■ **Exercise**
Render into French the following sentence from the blog post on upcoming conference talks: "Markus Stocker and I will be giving a demo talk of XACML-DL, our XACML policy analysis tool."

■ **Extracted text**
Sunday, April 27th, 2008 · Kendall Clark

We’re starting to give more talks at more conferences since our SemWeb infrastructure framework—from OWL reasoners and ontology browsers, to RDF linked data browsers, to policy management apps— is really starting to round itself out. Upcoming talks include:

  1. 28 April, Boston, BioIT World Conference’s “Harnessing the Semantic Web for Your Organization” workshop . Mike Smith is giving a talk with our NCI customers about how HCLS and other bio orgs can start to take advantage of semantic web stuff.
  2. 19 to 21 May, San Jose, Semantic Technology Conference (Bad URL that will break for the 2009 conference; ironic, that!). Evren Sirin, Mike Smith, Pavel Klinov, and I will be giving three talks—Pellet, Pronto, and XACML-DL Policy Analysis. Actually, I’ll be there trying to act “managerial”; I leave the talk-giving to the smart guys.
  3. 2 to 4 June, Palisades, NY, POLICY 2008. Markus Stocker and I will be giving a demo talk of XACML-DL, our XACML policy analysis tool.

■ **Extracted material**
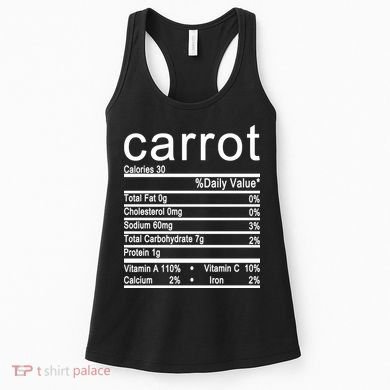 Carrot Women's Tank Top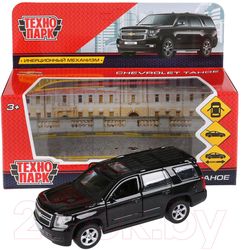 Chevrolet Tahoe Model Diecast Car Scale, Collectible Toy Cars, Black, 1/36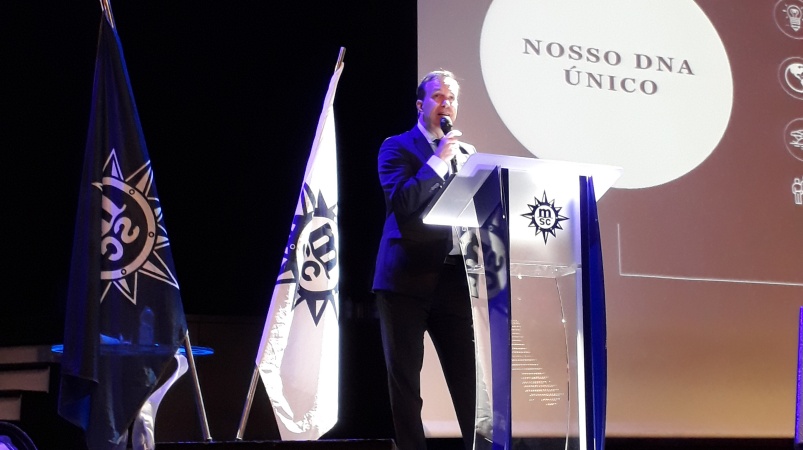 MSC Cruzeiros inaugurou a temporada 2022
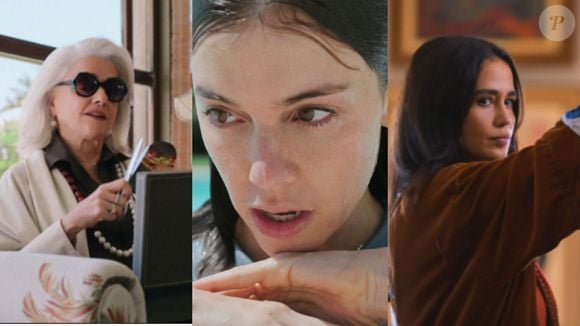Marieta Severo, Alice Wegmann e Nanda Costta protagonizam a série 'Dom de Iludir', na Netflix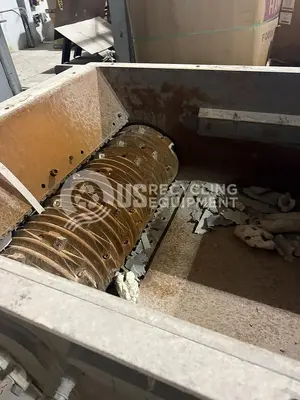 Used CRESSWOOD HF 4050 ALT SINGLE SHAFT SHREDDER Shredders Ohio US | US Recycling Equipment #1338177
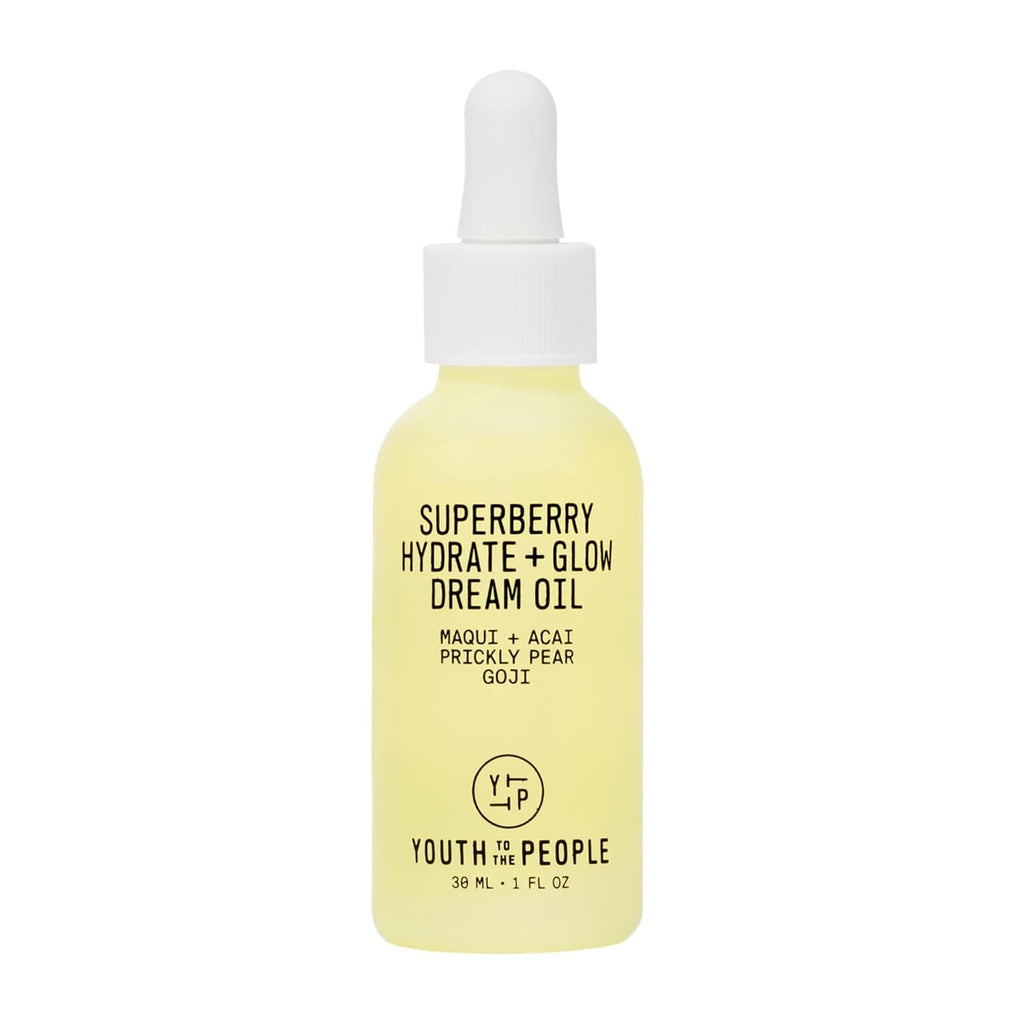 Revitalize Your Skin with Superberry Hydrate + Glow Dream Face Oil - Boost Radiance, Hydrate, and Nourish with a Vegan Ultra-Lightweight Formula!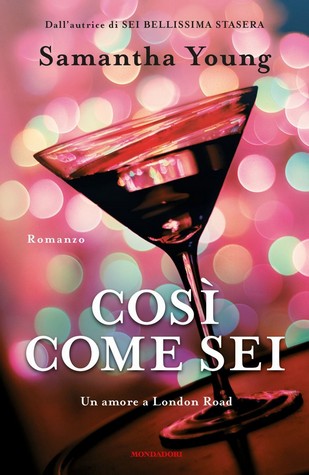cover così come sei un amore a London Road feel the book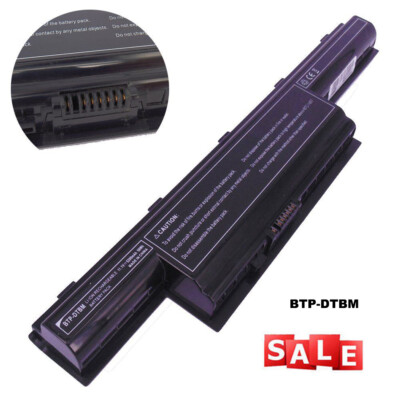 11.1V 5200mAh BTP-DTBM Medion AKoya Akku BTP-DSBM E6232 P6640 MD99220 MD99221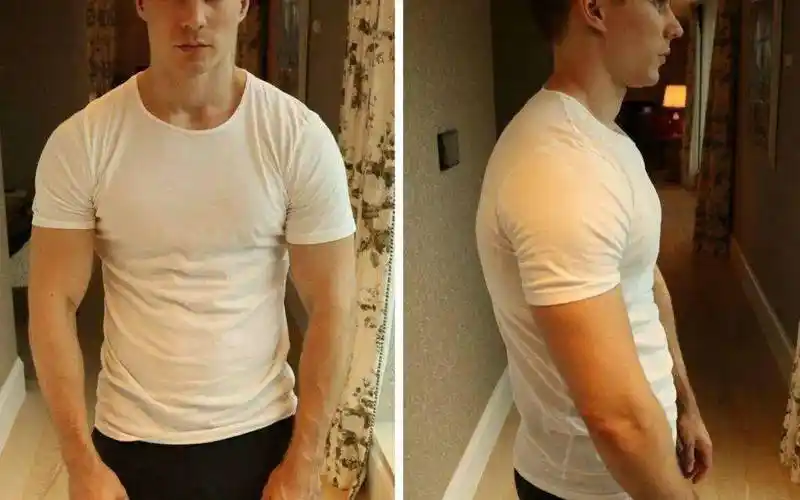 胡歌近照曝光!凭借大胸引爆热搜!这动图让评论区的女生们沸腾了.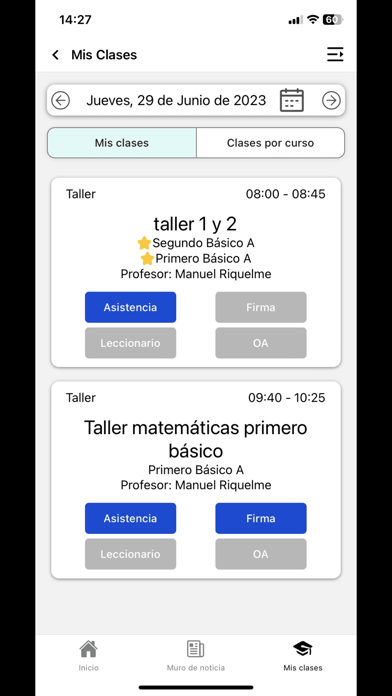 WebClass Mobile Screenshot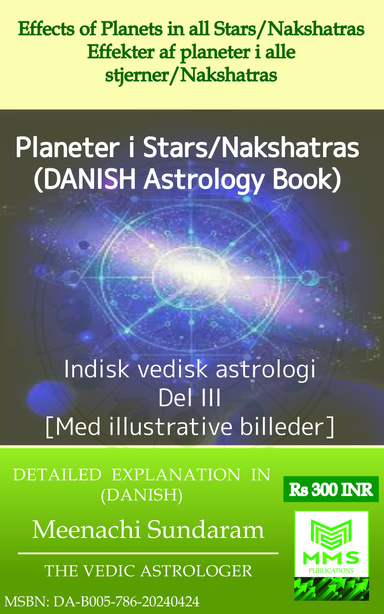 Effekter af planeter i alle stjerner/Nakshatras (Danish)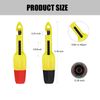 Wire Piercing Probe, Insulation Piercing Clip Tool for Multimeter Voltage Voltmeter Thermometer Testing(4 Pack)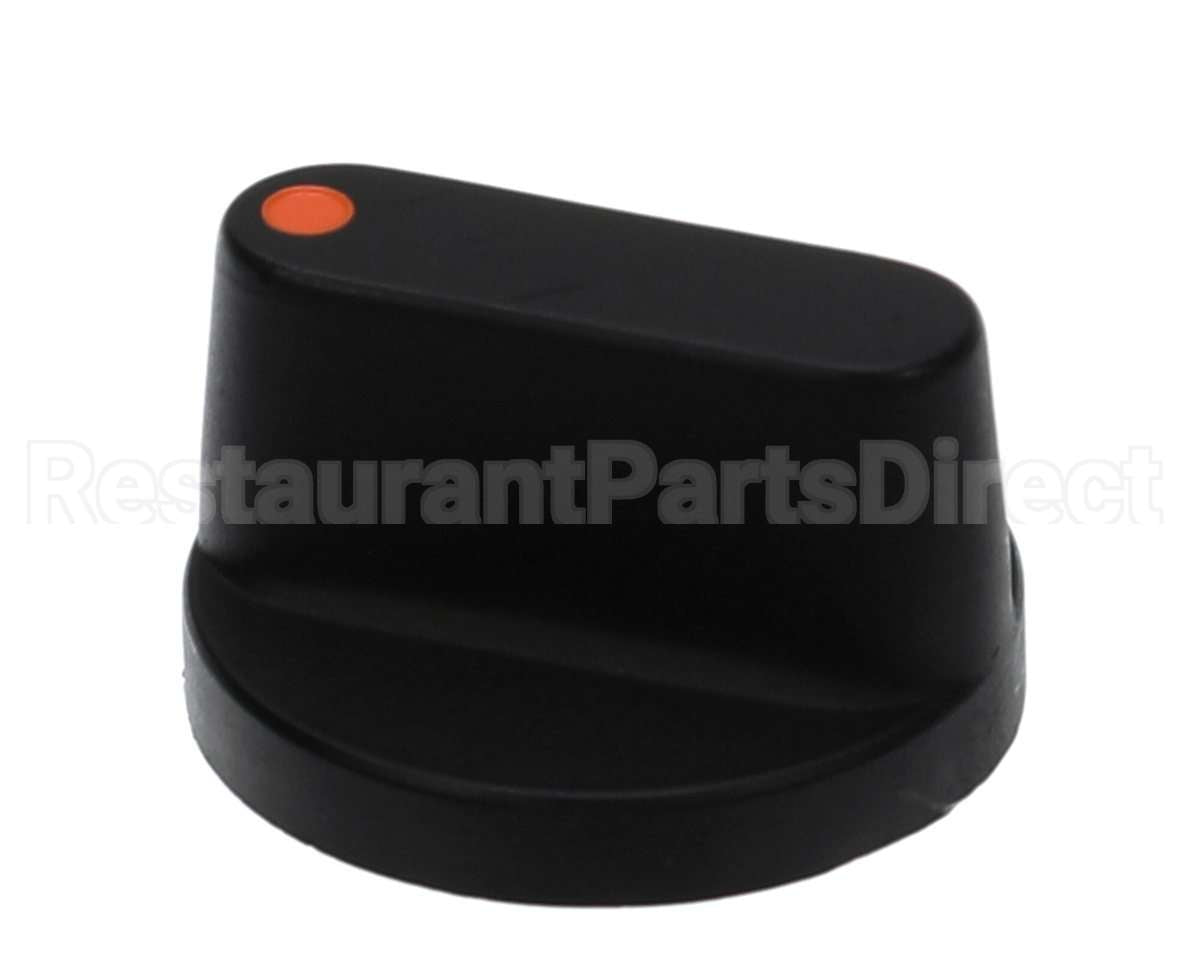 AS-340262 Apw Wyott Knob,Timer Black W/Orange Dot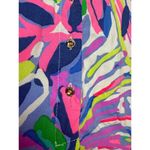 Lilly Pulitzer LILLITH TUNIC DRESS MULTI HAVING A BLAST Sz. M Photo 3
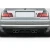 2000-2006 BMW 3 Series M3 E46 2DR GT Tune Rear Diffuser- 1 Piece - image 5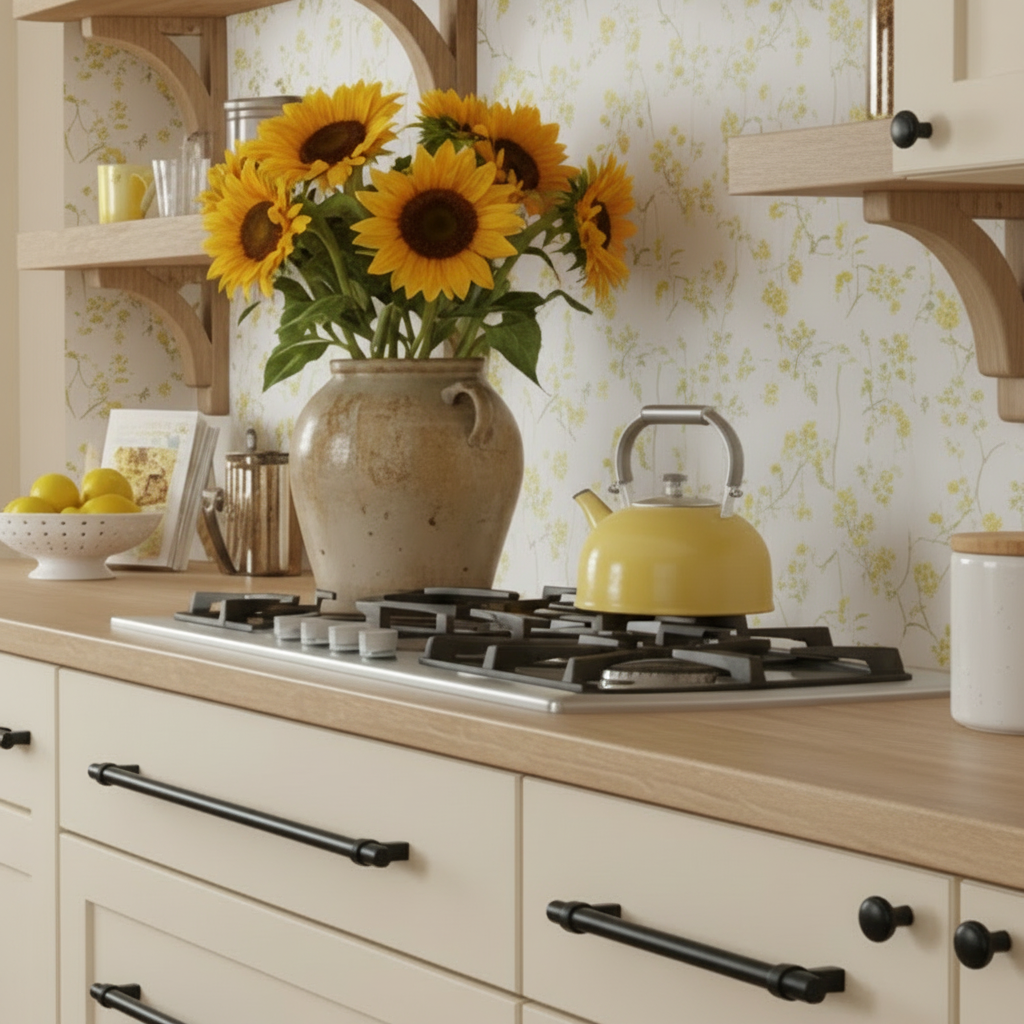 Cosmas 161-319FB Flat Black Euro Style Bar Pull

■ **Your solution**
Markus Stocker et moi donnerons une présentation de démonstration de XACML-DL, notre outil d'analyse de politiques XACML.